Sidenote: It breaks my heart that all the great underwater-settings in media are hotbeds of horror scenarios. I think Subnautica broke the mold for this, here's to hoping the next generation of aquanauts take to the depths from that series.
There's the upcoming ONTOS game that looks like Frictional's SOMA successor.
One of my favorite games, and I recommend it to anyone who loves a good existential sci-fi horror. If you are not comfortable with stealth games, it also has a "Safe Mode" where enemies aren't a threat to you if you just want to experience the story.
Spoiler warning for those that havent played--
I forget the details exactly, but one scene stuck with me. It was a screen in one of the labs, where an experiment was running over and over. It was an uploaded consciousness of one of the test subjects, stuck in an interview room. He kept realizing he was trapped in a simulation and would start panicking. The computer would reboot him, trying another sequence to get him to not realize he was an AI. I think you as the player are given the option to turn him off forever, iirc.

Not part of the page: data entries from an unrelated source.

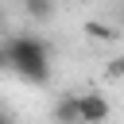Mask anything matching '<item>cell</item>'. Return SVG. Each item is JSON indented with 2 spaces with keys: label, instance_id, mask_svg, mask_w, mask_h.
<instances>
[{
  "label": "cell",
  "instance_id": "cell-5",
  "mask_svg": "<svg viewBox=\"0 0 124 124\" xmlns=\"http://www.w3.org/2000/svg\"><path fill=\"white\" fill-rule=\"evenodd\" d=\"M23 12H27L31 19H39V23H43V19H50L54 4H50V0H23Z\"/></svg>",
  "mask_w": 124,
  "mask_h": 124
},
{
  "label": "cell",
  "instance_id": "cell-6",
  "mask_svg": "<svg viewBox=\"0 0 124 124\" xmlns=\"http://www.w3.org/2000/svg\"><path fill=\"white\" fill-rule=\"evenodd\" d=\"M108 78H124V58H112V66H108Z\"/></svg>",
  "mask_w": 124,
  "mask_h": 124
},
{
  "label": "cell",
  "instance_id": "cell-3",
  "mask_svg": "<svg viewBox=\"0 0 124 124\" xmlns=\"http://www.w3.org/2000/svg\"><path fill=\"white\" fill-rule=\"evenodd\" d=\"M54 120L58 124H78V93H62L54 101Z\"/></svg>",
  "mask_w": 124,
  "mask_h": 124
},
{
  "label": "cell",
  "instance_id": "cell-1",
  "mask_svg": "<svg viewBox=\"0 0 124 124\" xmlns=\"http://www.w3.org/2000/svg\"><path fill=\"white\" fill-rule=\"evenodd\" d=\"M4 62L12 74H19L31 85H46L50 81V46L43 35H12L4 39Z\"/></svg>",
  "mask_w": 124,
  "mask_h": 124
},
{
  "label": "cell",
  "instance_id": "cell-4",
  "mask_svg": "<svg viewBox=\"0 0 124 124\" xmlns=\"http://www.w3.org/2000/svg\"><path fill=\"white\" fill-rule=\"evenodd\" d=\"M85 35H89L93 43H116V39H120V31H116L112 23H105V19H89V23H85Z\"/></svg>",
  "mask_w": 124,
  "mask_h": 124
},
{
  "label": "cell",
  "instance_id": "cell-2",
  "mask_svg": "<svg viewBox=\"0 0 124 124\" xmlns=\"http://www.w3.org/2000/svg\"><path fill=\"white\" fill-rule=\"evenodd\" d=\"M112 116V105L105 93H78V124H105Z\"/></svg>",
  "mask_w": 124,
  "mask_h": 124
},
{
  "label": "cell",
  "instance_id": "cell-7",
  "mask_svg": "<svg viewBox=\"0 0 124 124\" xmlns=\"http://www.w3.org/2000/svg\"><path fill=\"white\" fill-rule=\"evenodd\" d=\"M0 124H8V120H0Z\"/></svg>",
  "mask_w": 124,
  "mask_h": 124
}]
</instances>
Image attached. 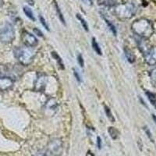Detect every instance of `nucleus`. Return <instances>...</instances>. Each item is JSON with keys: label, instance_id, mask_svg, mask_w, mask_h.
I'll return each instance as SVG.
<instances>
[{"label": "nucleus", "instance_id": "obj_1", "mask_svg": "<svg viewBox=\"0 0 156 156\" xmlns=\"http://www.w3.org/2000/svg\"><path fill=\"white\" fill-rule=\"evenodd\" d=\"M131 29L136 35L141 38L147 39L154 33V26L151 21L145 18H140L133 22Z\"/></svg>", "mask_w": 156, "mask_h": 156}, {"label": "nucleus", "instance_id": "obj_2", "mask_svg": "<svg viewBox=\"0 0 156 156\" xmlns=\"http://www.w3.org/2000/svg\"><path fill=\"white\" fill-rule=\"evenodd\" d=\"M14 55L18 60V62L22 66H27L32 63L35 57L36 52L33 48L30 47H17L13 51Z\"/></svg>", "mask_w": 156, "mask_h": 156}, {"label": "nucleus", "instance_id": "obj_3", "mask_svg": "<svg viewBox=\"0 0 156 156\" xmlns=\"http://www.w3.org/2000/svg\"><path fill=\"white\" fill-rule=\"evenodd\" d=\"M136 7L133 3L126 2L115 5L114 12L115 16L119 19L126 20L133 17L136 13Z\"/></svg>", "mask_w": 156, "mask_h": 156}, {"label": "nucleus", "instance_id": "obj_4", "mask_svg": "<svg viewBox=\"0 0 156 156\" xmlns=\"http://www.w3.org/2000/svg\"><path fill=\"white\" fill-rule=\"evenodd\" d=\"M15 38V30L11 23H4L0 28V41L2 43H11Z\"/></svg>", "mask_w": 156, "mask_h": 156}, {"label": "nucleus", "instance_id": "obj_5", "mask_svg": "<svg viewBox=\"0 0 156 156\" xmlns=\"http://www.w3.org/2000/svg\"><path fill=\"white\" fill-rule=\"evenodd\" d=\"M48 151L52 155L58 156L62 151V141L61 139L55 138L48 144Z\"/></svg>", "mask_w": 156, "mask_h": 156}, {"label": "nucleus", "instance_id": "obj_6", "mask_svg": "<svg viewBox=\"0 0 156 156\" xmlns=\"http://www.w3.org/2000/svg\"><path fill=\"white\" fill-rule=\"evenodd\" d=\"M21 40L25 46L30 47V48H34L38 43L37 37L32 34H30V33H29L27 30H23L22 32Z\"/></svg>", "mask_w": 156, "mask_h": 156}, {"label": "nucleus", "instance_id": "obj_7", "mask_svg": "<svg viewBox=\"0 0 156 156\" xmlns=\"http://www.w3.org/2000/svg\"><path fill=\"white\" fill-rule=\"evenodd\" d=\"M47 80L48 79H47L46 75L41 73H37V77L34 80V90L39 92H43L46 87Z\"/></svg>", "mask_w": 156, "mask_h": 156}, {"label": "nucleus", "instance_id": "obj_8", "mask_svg": "<svg viewBox=\"0 0 156 156\" xmlns=\"http://www.w3.org/2000/svg\"><path fill=\"white\" fill-rule=\"evenodd\" d=\"M57 108H58V103H57L56 100L53 98H51L48 101H46L45 105L44 107V114L47 116H52L56 112Z\"/></svg>", "mask_w": 156, "mask_h": 156}, {"label": "nucleus", "instance_id": "obj_9", "mask_svg": "<svg viewBox=\"0 0 156 156\" xmlns=\"http://www.w3.org/2000/svg\"><path fill=\"white\" fill-rule=\"evenodd\" d=\"M144 58L146 63L149 66L156 64V46H152L144 51Z\"/></svg>", "mask_w": 156, "mask_h": 156}, {"label": "nucleus", "instance_id": "obj_10", "mask_svg": "<svg viewBox=\"0 0 156 156\" xmlns=\"http://www.w3.org/2000/svg\"><path fill=\"white\" fill-rule=\"evenodd\" d=\"M14 80L9 76H0V90H6L13 85Z\"/></svg>", "mask_w": 156, "mask_h": 156}, {"label": "nucleus", "instance_id": "obj_11", "mask_svg": "<svg viewBox=\"0 0 156 156\" xmlns=\"http://www.w3.org/2000/svg\"><path fill=\"white\" fill-rule=\"evenodd\" d=\"M54 7H55V11H56L57 16H58V19L60 20V21L62 22V24L66 25V21H65V18H64L63 14H62V11H61L60 8H59V6H58V3H57L55 0H54Z\"/></svg>", "mask_w": 156, "mask_h": 156}, {"label": "nucleus", "instance_id": "obj_12", "mask_svg": "<svg viewBox=\"0 0 156 156\" xmlns=\"http://www.w3.org/2000/svg\"><path fill=\"white\" fill-rule=\"evenodd\" d=\"M98 4L106 7H112L116 5V2L115 0H98Z\"/></svg>", "mask_w": 156, "mask_h": 156}, {"label": "nucleus", "instance_id": "obj_13", "mask_svg": "<svg viewBox=\"0 0 156 156\" xmlns=\"http://www.w3.org/2000/svg\"><path fill=\"white\" fill-rule=\"evenodd\" d=\"M124 53L126 55V58H127L128 62L130 63H133L135 61V55L133 53V51L128 48H124Z\"/></svg>", "mask_w": 156, "mask_h": 156}, {"label": "nucleus", "instance_id": "obj_14", "mask_svg": "<svg viewBox=\"0 0 156 156\" xmlns=\"http://www.w3.org/2000/svg\"><path fill=\"white\" fill-rule=\"evenodd\" d=\"M108 132L109 133V136H111V138L112 140H116L119 136V131L115 129L113 126H109L108 128Z\"/></svg>", "mask_w": 156, "mask_h": 156}, {"label": "nucleus", "instance_id": "obj_15", "mask_svg": "<svg viewBox=\"0 0 156 156\" xmlns=\"http://www.w3.org/2000/svg\"><path fill=\"white\" fill-rule=\"evenodd\" d=\"M104 110H105V115H106V116L108 117V119H109L110 122H115V118H114V115L113 114H112L111 109H110V108H108L106 105H104Z\"/></svg>", "mask_w": 156, "mask_h": 156}, {"label": "nucleus", "instance_id": "obj_16", "mask_svg": "<svg viewBox=\"0 0 156 156\" xmlns=\"http://www.w3.org/2000/svg\"><path fill=\"white\" fill-rule=\"evenodd\" d=\"M23 12H24L25 15H26L29 19L31 20L32 21H34V20H35V17H34V16L33 11L31 10L30 8H29L28 6H24V7H23Z\"/></svg>", "mask_w": 156, "mask_h": 156}, {"label": "nucleus", "instance_id": "obj_17", "mask_svg": "<svg viewBox=\"0 0 156 156\" xmlns=\"http://www.w3.org/2000/svg\"><path fill=\"white\" fill-rule=\"evenodd\" d=\"M149 76H150L151 84H152L154 88H156V68H154V69L150 71Z\"/></svg>", "mask_w": 156, "mask_h": 156}, {"label": "nucleus", "instance_id": "obj_18", "mask_svg": "<svg viewBox=\"0 0 156 156\" xmlns=\"http://www.w3.org/2000/svg\"><path fill=\"white\" fill-rule=\"evenodd\" d=\"M91 45H92V48L94 50V51H95L96 53L98 54V55H101V48L99 47V44H98V42L96 41L95 38L94 37H93L92 38V41H91Z\"/></svg>", "mask_w": 156, "mask_h": 156}, {"label": "nucleus", "instance_id": "obj_19", "mask_svg": "<svg viewBox=\"0 0 156 156\" xmlns=\"http://www.w3.org/2000/svg\"><path fill=\"white\" fill-rule=\"evenodd\" d=\"M51 55H52V57H53L55 60H56L57 63L58 64L59 67H60L62 69H64V65H63V62H62V58H61V57L59 56V55H58V54L55 52V51H52V52H51Z\"/></svg>", "mask_w": 156, "mask_h": 156}, {"label": "nucleus", "instance_id": "obj_20", "mask_svg": "<svg viewBox=\"0 0 156 156\" xmlns=\"http://www.w3.org/2000/svg\"><path fill=\"white\" fill-rule=\"evenodd\" d=\"M76 18H77L78 20L80 22V23H81L82 27H83V29H84L85 30H87V31H88V25H87V22H86L85 20L82 17L81 15L76 14Z\"/></svg>", "mask_w": 156, "mask_h": 156}, {"label": "nucleus", "instance_id": "obj_21", "mask_svg": "<svg viewBox=\"0 0 156 156\" xmlns=\"http://www.w3.org/2000/svg\"><path fill=\"white\" fill-rule=\"evenodd\" d=\"M146 94H147V98H148V99H149V101H150V102H151L153 105H155V104H156L155 95H154L153 93L149 92V91L146 92Z\"/></svg>", "mask_w": 156, "mask_h": 156}, {"label": "nucleus", "instance_id": "obj_22", "mask_svg": "<svg viewBox=\"0 0 156 156\" xmlns=\"http://www.w3.org/2000/svg\"><path fill=\"white\" fill-rule=\"evenodd\" d=\"M39 20H40V22H41V23L42 24L43 27L46 29V30H49V27H48V23H47L46 20H44V18L41 15H39Z\"/></svg>", "mask_w": 156, "mask_h": 156}, {"label": "nucleus", "instance_id": "obj_23", "mask_svg": "<svg viewBox=\"0 0 156 156\" xmlns=\"http://www.w3.org/2000/svg\"><path fill=\"white\" fill-rule=\"evenodd\" d=\"M105 21H106V23H107V24H108V27H109L110 30H112V33H113L114 35H116L117 31H116V28H115V26H114V25L112 24V23H111V22H109V21H108V20H105Z\"/></svg>", "mask_w": 156, "mask_h": 156}, {"label": "nucleus", "instance_id": "obj_24", "mask_svg": "<svg viewBox=\"0 0 156 156\" xmlns=\"http://www.w3.org/2000/svg\"><path fill=\"white\" fill-rule=\"evenodd\" d=\"M77 62L80 67H83V66H84V60H83V58L81 54H79L77 55Z\"/></svg>", "mask_w": 156, "mask_h": 156}, {"label": "nucleus", "instance_id": "obj_25", "mask_svg": "<svg viewBox=\"0 0 156 156\" xmlns=\"http://www.w3.org/2000/svg\"><path fill=\"white\" fill-rule=\"evenodd\" d=\"M73 74H74V76L76 77V80H77L78 82H81V78H80V74H79V73L76 70V69H73Z\"/></svg>", "mask_w": 156, "mask_h": 156}, {"label": "nucleus", "instance_id": "obj_26", "mask_svg": "<svg viewBox=\"0 0 156 156\" xmlns=\"http://www.w3.org/2000/svg\"><path fill=\"white\" fill-rule=\"evenodd\" d=\"M34 34H37V35L39 36V37H44V35H43V33L41 32V30H39L37 27L34 28Z\"/></svg>", "mask_w": 156, "mask_h": 156}, {"label": "nucleus", "instance_id": "obj_27", "mask_svg": "<svg viewBox=\"0 0 156 156\" xmlns=\"http://www.w3.org/2000/svg\"><path fill=\"white\" fill-rule=\"evenodd\" d=\"M34 156H47V154L45 151H38L37 153L34 154Z\"/></svg>", "mask_w": 156, "mask_h": 156}, {"label": "nucleus", "instance_id": "obj_28", "mask_svg": "<svg viewBox=\"0 0 156 156\" xmlns=\"http://www.w3.org/2000/svg\"><path fill=\"white\" fill-rule=\"evenodd\" d=\"M97 147H98V149L101 148V139L100 136L97 137Z\"/></svg>", "mask_w": 156, "mask_h": 156}, {"label": "nucleus", "instance_id": "obj_29", "mask_svg": "<svg viewBox=\"0 0 156 156\" xmlns=\"http://www.w3.org/2000/svg\"><path fill=\"white\" fill-rule=\"evenodd\" d=\"M82 1L89 5H91L93 4V0H82Z\"/></svg>", "mask_w": 156, "mask_h": 156}, {"label": "nucleus", "instance_id": "obj_30", "mask_svg": "<svg viewBox=\"0 0 156 156\" xmlns=\"http://www.w3.org/2000/svg\"><path fill=\"white\" fill-rule=\"evenodd\" d=\"M145 131H146V133H147V136H149V138L151 139V141H153V140H152V137H151V133H150V131H149V129H145Z\"/></svg>", "mask_w": 156, "mask_h": 156}, {"label": "nucleus", "instance_id": "obj_31", "mask_svg": "<svg viewBox=\"0 0 156 156\" xmlns=\"http://www.w3.org/2000/svg\"><path fill=\"white\" fill-rule=\"evenodd\" d=\"M86 156H94V154H93L92 152H90V151H87V154H86Z\"/></svg>", "mask_w": 156, "mask_h": 156}, {"label": "nucleus", "instance_id": "obj_32", "mask_svg": "<svg viewBox=\"0 0 156 156\" xmlns=\"http://www.w3.org/2000/svg\"><path fill=\"white\" fill-rule=\"evenodd\" d=\"M152 117H153V119H154V121L155 122V123H156V115H152Z\"/></svg>", "mask_w": 156, "mask_h": 156}, {"label": "nucleus", "instance_id": "obj_33", "mask_svg": "<svg viewBox=\"0 0 156 156\" xmlns=\"http://www.w3.org/2000/svg\"><path fill=\"white\" fill-rule=\"evenodd\" d=\"M2 4H3V0H0V7L2 6Z\"/></svg>", "mask_w": 156, "mask_h": 156}, {"label": "nucleus", "instance_id": "obj_34", "mask_svg": "<svg viewBox=\"0 0 156 156\" xmlns=\"http://www.w3.org/2000/svg\"><path fill=\"white\" fill-rule=\"evenodd\" d=\"M154 106H155V108H156V104H155V105H154Z\"/></svg>", "mask_w": 156, "mask_h": 156}]
</instances>
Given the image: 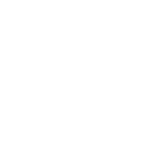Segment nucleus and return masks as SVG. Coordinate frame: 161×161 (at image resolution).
Segmentation results:
<instances>
[]
</instances>
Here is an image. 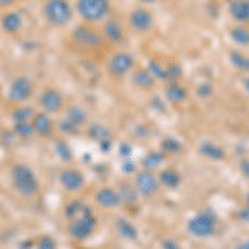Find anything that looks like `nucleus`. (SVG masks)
<instances>
[{
    "label": "nucleus",
    "mask_w": 249,
    "mask_h": 249,
    "mask_svg": "<svg viewBox=\"0 0 249 249\" xmlns=\"http://www.w3.org/2000/svg\"><path fill=\"white\" fill-rule=\"evenodd\" d=\"M190 232L198 238H208L214 232V218L211 214H198L190 221Z\"/></svg>",
    "instance_id": "obj_6"
},
{
    "label": "nucleus",
    "mask_w": 249,
    "mask_h": 249,
    "mask_svg": "<svg viewBox=\"0 0 249 249\" xmlns=\"http://www.w3.org/2000/svg\"><path fill=\"white\" fill-rule=\"evenodd\" d=\"M243 171H244V175L249 178V163H243Z\"/></svg>",
    "instance_id": "obj_37"
},
{
    "label": "nucleus",
    "mask_w": 249,
    "mask_h": 249,
    "mask_svg": "<svg viewBox=\"0 0 249 249\" xmlns=\"http://www.w3.org/2000/svg\"><path fill=\"white\" fill-rule=\"evenodd\" d=\"M163 150L168 151V153H176V151L179 150V143L176 142V140H166V142L163 143Z\"/></svg>",
    "instance_id": "obj_31"
},
{
    "label": "nucleus",
    "mask_w": 249,
    "mask_h": 249,
    "mask_svg": "<svg viewBox=\"0 0 249 249\" xmlns=\"http://www.w3.org/2000/svg\"><path fill=\"white\" fill-rule=\"evenodd\" d=\"M38 102L43 110L50 111V113H57L63 107V96L55 88H47V90L42 91Z\"/></svg>",
    "instance_id": "obj_8"
},
{
    "label": "nucleus",
    "mask_w": 249,
    "mask_h": 249,
    "mask_svg": "<svg viewBox=\"0 0 249 249\" xmlns=\"http://www.w3.org/2000/svg\"><path fill=\"white\" fill-rule=\"evenodd\" d=\"M77 10L85 22H100L110 14L108 0H77Z\"/></svg>",
    "instance_id": "obj_3"
},
{
    "label": "nucleus",
    "mask_w": 249,
    "mask_h": 249,
    "mask_svg": "<svg viewBox=\"0 0 249 249\" xmlns=\"http://www.w3.org/2000/svg\"><path fill=\"white\" fill-rule=\"evenodd\" d=\"M142 2H146V3H150V2H155V0H142Z\"/></svg>",
    "instance_id": "obj_39"
},
{
    "label": "nucleus",
    "mask_w": 249,
    "mask_h": 249,
    "mask_svg": "<svg viewBox=\"0 0 249 249\" xmlns=\"http://www.w3.org/2000/svg\"><path fill=\"white\" fill-rule=\"evenodd\" d=\"M118 230H120V234L124 236L128 239H135L136 238V230L133 224H130L128 221H118Z\"/></svg>",
    "instance_id": "obj_25"
},
{
    "label": "nucleus",
    "mask_w": 249,
    "mask_h": 249,
    "mask_svg": "<svg viewBox=\"0 0 249 249\" xmlns=\"http://www.w3.org/2000/svg\"><path fill=\"white\" fill-rule=\"evenodd\" d=\"M14 3V0H0V7H9Z\"/></svg>",
    "instance_id": "obj_36"
},
{
    "label": "nucleus",
    "mask_w": 249,
    "mask_h": 249,
    "mask_svg": "<svg viewBox=\"0 0 249 249\" xmlns=\"http://www.w3.org/2000/svg\"><path fill=\"white\" fill-rule=\"evenodd\" d=\"M88 133H90L91 138L98 140V142H103V140H107V136H108L107 128L102 126V124H93V126L90 128V131H88Z\"/></svg>",
    "instance_id": "obj_26"
},
{
    "label": "nucleus",
    "mask_w": 249,
    "mask_h": 249,
    "mask_svg": "<svg viewBox=\"0 0 249 249\" xmlns=\"http://www.w3.org/2000/svg\"><path fill=\"white\" fill-rule=\"evenodd\" d=\"M166 95H168V98H170L171 102L181 103L183 100L186 98V90H184L183 87H179L178 83H171V85L168 87V90H166Z\"/></svg>",
    "instance_id": "obj_20"
},
{
    "label": "nucleus",
    "mask_w": 249,
    "mask_h": 249,
    "mask_svg": "<svg viewBox=\"0 0 249 249\" xmlns=\"http://www.w3.org/2000/svg\"><path fill=\"white\" fill-rule=\"evenodd\" d=\"M73 40H75V43L83 45V47H98L100 43H102L103 37L98 30L91 29V27H88V25H80L73 32Z\"/></svg>",
    "instance_id": "obj_7"
},
{
    "label": "nucleus",
    "mask_w": 249,
    "mask_h": 249,
    "mask_svg": "<svg viewBox=\"0 0 249 249\" xmlns=\"http://www.w3.org/2000/svg\"><path fill=\"white\" fill-rule=\"evenodd\" d=\"M232 38L236 40L241 45H248L249 43V32L244 29H236L232 30Z\"/></svg>",
    "instance_id": "obj_27"
},
{
    "label": "nucleus",
    "mask_w": 249,
    "mask_h": 249,
    "mask_svg": "<svg viewBox=\"0 0 249 249\" xmlns=\"http://www.w3.org/2000/svg\"><path fill=\"white\" fill-rule=\"evenodd\" d=\"M90 208L87 206L85 203H82V201H73V203H70L67 206V210H65V214H67V218L68 221H75V219H80V218H83V216H87V214H90Z\"/></svg>",
    "instance_id": "obj_16"
},
{
    "label": "nucleus",
    "mask_w": 249,
    "mask_h": 249,
    "mask_svg": "<svg viewBox=\"0 0 249 249\" xmlns=\"http://www.w3.org/2000/svg\"><path fill=\"white\" fill-rule=\"evenodd\" d=\"M62 130H63V131H67V133H75V131H77L78 128L75 126L73 123H70V122H68V120L65 118V120L62 122Z\"/></svg>",
    "instance_id": "obj_33"
},
{
    "label": "nucleus",
    "mask_w": 249,
    "mask_h": 249,
    "mask_svg": "<svg viewBox=\"0 0 249 249\" xmlns=\"http://www.w3.org/2000/svg\"><path fill=\"white\" fill-rule=\"evenodd\" d=\"M239 58H241V60H238V65L244 67V68H248V67H249V60H246V57H243V55H239Z\"/></svg>",
    "instance_id": "obj_34"
},
{
    "label": "nucleus",
    "mask_w": 249,
    "mask_h": 249,
    "mask_svg": "<svg viewBox=\"0 0 249 249\" xmlns=\"http://www.w3.org/2000/svg\"><path fill=\"white\" fill-rule=\"evenodd\" d=\"M67 120L70 123H73L77 128H80V124H83L87 122V113L82 108L71 107V108H68V111H67Z\"/></svg>",
    "instance_id": "obj_19"
},
{
    "label": "nucleus",
    "mask_w": 249,
    "mask_h": 249,
    "mask_svg": "<svg viewBox=\"0 0 249 249\" xmlns=\"http://www.w3.org/2000/svg\"><path fill=\"white\" fill-rule=\"evenodd\" d=\"M103 32H105V37L110 40V42H122L123 40V30L116 20H108L105 23Z\"/></svg>",
    "instance_id": "obj_18"
},
{
    "label": "nucleus",
    "mask_w": 249,
    "mask_h": 249,
    "mask_svg": "<svg viewBox=\"0 0 249 249\" xmlns=\"http://www.w3.org/2000/svg\"><path fill=\"white\" fill-rule=\"evenodd\" d=\"M203 153L204 155H208V156H211V158H216V160H219V158H223L224 153L219 150V148H216V146H213V144H203Z\"/></svg>",
    "instance_id": "obj_28"
},
{
    "label": "nucleus",
    "mask_w": 249,
    "mask_h": 249,
    "mask_svg": "<svg viewBox=\"0 0 249 249\" xmlns=\"http://www.w3.org/2000/svg\"><path fill=\"white\" fill-rule=\"evenodd\" d=\"M95 226H96V219L90 213V214L83 216V218H80V219L70 221V223H68V232H70L71 238L83 241L93 232Z\"/></svg>",
    "instance_id": "obj_4"
},
{
    "label": "nucleus",
    "mask_w": 249,
    "mask_h": 249,
    "mask_svg": "<svg viewBox=\"0 0 249 249\" xmlns=\"http://www.w3.org/2000/svg\"><path fill=\"white\" fill-rule=\"evenodd\" d=\"M231 14L239 22H249V0H238L232 3Z\"/></svg>",
    "instance_id": "obj_17"
},
{
    "label": "nucleus",
    "mask_w": 249,
    "mask_h": 249,
    "mask_svg": "<svg viewBox=\"0 0 249 249\" xmlns=\"http://www.w3.org/2000/svg\"><path fill=\"white\" fill-rule=\"evenodd\" d=\"M15 133L27 138V136H32L35 133V128L30 122H18L15 123Z\"/></svg>",
    "instance_id": "obj_24"
},
{
    "label": "nucleus",
    "mask_w": 249,
    "mask_h": 249,
    "mask_svg": "<svg viewBox=\"0 0 249 249\" xmlns=\"http://www.w3.org/2000/svg\"><path fill=\"white\" fill-rule=\"evenodd\" d=\"M12 181H14L15 190L23 196H32L38 190V181L34 171L25 164H17L12 170Z\"/></svg>",
    "instance_id": "obj_1"
},
{
    "label": "nucleus",
    "mask_w": 249,
    "mask_h": 249,
    "mask_svg": "<svg viewBox=\"0 0 249 249\" xmlns=\"http://www.w3.org/2000/svg\"><path fill=\"white\" fill-rule=\"evenodd\" d=\"M22 17L17 14V12H9L2 17V27L5 32L9 34H17V32L22 29Z\"/></svg>",
    "instance_id": "obj_15"
},
{
    "label": "nucleus",
    "mask_w": 249,
    "mask_h": 249,
    "mask_svg": "<svg viewBox=\"0 0 249 249\" xmlns=\"http://www.w3.org/2000/svg\"><path fill=\"white\" fill-rule=\"evenodd\" d=\"M45 17L52 25L63 27L73 17V10L68 0H47L45 3Z\"/></svg>",
    "instance_id": "obj_2"
},
{
    "label": "nucleus",
    "mask_w": 249,
    "mask_h": 249,
    "mask_svg": "<svg viewBox=\"0 0 249 249\" xmlns=\"http://www.w3.org/2000/svg\"><path fill=\"white\" fill-rule=\"evenodd\" d=\"M164 249H179L178 246H176V243H173V241H166V243L163 244Z\"/></svg>",
    "instance_id": "obj_35"
},
{
    "label": "nucleus",
    "mask_w": 249,
    "mask_h": 249,
    "mask_svg": "<svg viewBox=\"0 0 249 249\" xmlns=\"http://www.w3.org/2000/svg\"><path fill=\"white\" fill-rule=\"evenodd\" d=\"M148 71H150V73H153L155 77L166 78V71H164V68L160 65L158 62H151L150 63V68H148Z\"/></svg>",
    "instance_id": "obj_30"
},
{
    "label": "nucleus",
    "mask_w": 249,
    "mask_h": 249,
    "mask_svg": "<svg viewBox=\"0 0 249 249\" xmlns=\"http://www.w3.org/2000/svg\"><path fill=\"white\" fill-rule=\"evenodd\" d=\"M133 82L138 87H143V88H150L151 85H153V78H151V73L148 70L136 71L135 77H133Z\"/></svg>",
    "instance_id": "obj_22"
},
{
    "label": "nucleus",
    "mask_w": 249,
    "mask_h": 249,
    "mask_svg": "<svg viewBox=\"0 0 249 249\" xmlns=\"http://www.w3.org/2000/svg\"><path fill=\"white\" fill-rule=\"evenodd\" d=\"M34 95V85L27 77H17L10 83L9 88V98L15 103L27 102Z\"/></svg>",
    "instance_id": "obj_5"
},
{
    "label": "nucleus",
    "mask_w": 249,
    "mask_h": 249,
    "mask_svg": "<svg viewBox=\"0 0 249 249\" xmlns=\"http://www.w3.org/2000/svg\"><path fill=\"white\" fill-rule=\"evenodd\" d=\"M161 161H163V156L160 153H151L144 158V164H146L148 168H156Z\"/></svg>",
    "instance_id": "obj_29"
},
{
    "label": "nucleus",
    "mask_w": 249,
    "mask_h": 249,
    "mask_svg": "<svg viewBox=\"0 0 249 249\" xmlns=\"http://www.w3.org/2000/svg\"><path fill=\"white\" fill-rule=\"evenodd\" d=\"M96 201L103 208H115L120 204L122 198H120L118 193L115 190H111V188H103V190H100L98 195H96Z\"/></svg>",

There's definitely a short story in Accelerando about this same topic.
SOMA is existentialism 2.0 (wrote about it here https://p.migdal.pl/blog/2019/06/games-in-which-you-walk-and...).
To concepts you menton, I would add grey goo and x-risk.
The same theme was present in season 2 of Raised By Wolves. (RIP my favorite show in some years)
I just love this game. So many good things about it. Not only the one about AI you mentioned, also the issue of consciousness and the self. I simply love how the game tackles this in a way that can only be done with an interactive first person PoV.
Also, I just love this phrase:
> "I woke up in my bed today... a hundred years ago."